第8話 力の啓受

扉の奥に女神アテーナイエが立っていた

(光だ…ひかってる)

美しいその人は、智紀の祖母、由紀に似ていた。

「…由紀おばあちゃん?」

アテーナイエはまだ若かったが、智紀はあまりにも祖母に似ていたので、思わず口に出てしまった。。写真でしか祖母を知らないけれど……。


「かわいい子よ。よく来ました。あなた方が来るのを待っていました」


女神アテーナイエが微笑んだ。慈悲を持ったその微笑みは叔父・乃蒼にそっくりだった。


「力の啓受を受けたいのですね。一人ずつ、前へ」


まず、蘭が力の啓受を受けた。

「この子に何が向いているのか、ミネルバが教えてくれます」アテーナイエが言った。

アテーナイエの肩に止まっていたフクロウが、

「この子に向いてるのは…銃使い!!!」と喋った。

蘭は喜んで受け入れた。

「それでは、力の啓受を始めます」

アテーナイエの両手が光り、蘭を包んだ。

蘭が銃使いの姿になった!!

「うお~。
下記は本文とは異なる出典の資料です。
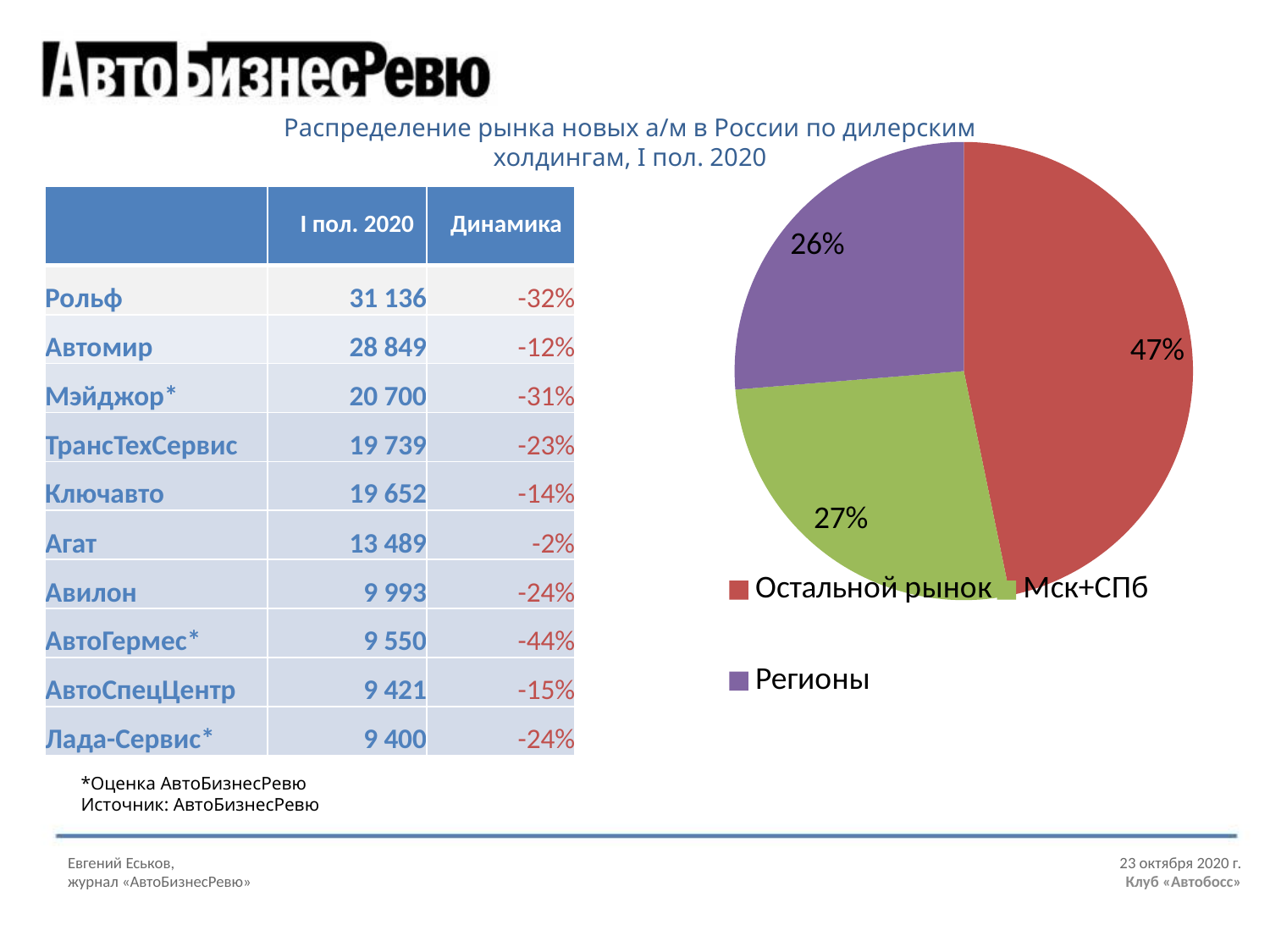
What colour is the "Регионы" slice in the pie chart? Purple What share of the pie chart does "Мск+СПб" have? 27% Which slice of the pie chart is the largest? Остальной рынок How many entries does the pie chart legend list? 3 What is the difference in percentage points between the "Остальной рынок" slice and the "Мск+СПб" slice? 20 percentage points What share of the pie chart does "Регионы" have? 26% What share of the pie chart does "Остальной рынок" have? 47% Which slice of the pie chart is the smallest? Регионы Which is larger in the pie chart: "Остальной рынок" or "Регионы"? Остальной рынок What kind of chart is shown on the slide? Pie chart How many slices does the pie chart have? 3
すげえ」蘭が言った。

「蘭、かっこいい」皆が言った。


次は、光の番だった。

フクロウは、「白魔導士!!」と叫んだ。

アテーナイエが力の啓受をおこない、光が白魔導士の姿になった。


次に、蓮羽がアテーナイエの前に立った。

「竜騎士!!」

フクロウが叫び、アテーナイエが蘭や光と同じように力の啓受を行った。


次に史郎だったが、フクロウは史郎の職種に悩んだ。

悩んで末に、

「黒魔導士!!」

と叫んだ。アテーナイエに無事啓受を受けた史郎はへなへなと座りこんだ。

「史郎、えらいえらい」智紀が褒めた。


最後に智紀だった。

アテーナイエは、

「貴方の職業は決めています。ナイトです。私はこの世界を乃蒼を救うために作りました。お願い。かわいい子よ、あの子を助けて。この世界「エリュシオン」を旅してこの世界のどこかにある、ステファノスという宝を得て、魔王ザルガバースを倒して下さい」


智紀はアテーナイエの光に包まれ、力を啓受した。


「さて、旅立ちの時間じゃ」コロ爺が懐中時計を片手に言った。


「おばあちゃん!!」

智紀はアテーナイエに抱きついた。

アテーナイエは優しく智紀を包み込むように抱きしめた。


「敬愛なるエリュシオンよ。闇夜を照らす、この者たちをお守りください」

女神アテーナイエが祈り、手を天に上げると、智紀達は光に包まれ転送されたーーーーーーーーーー。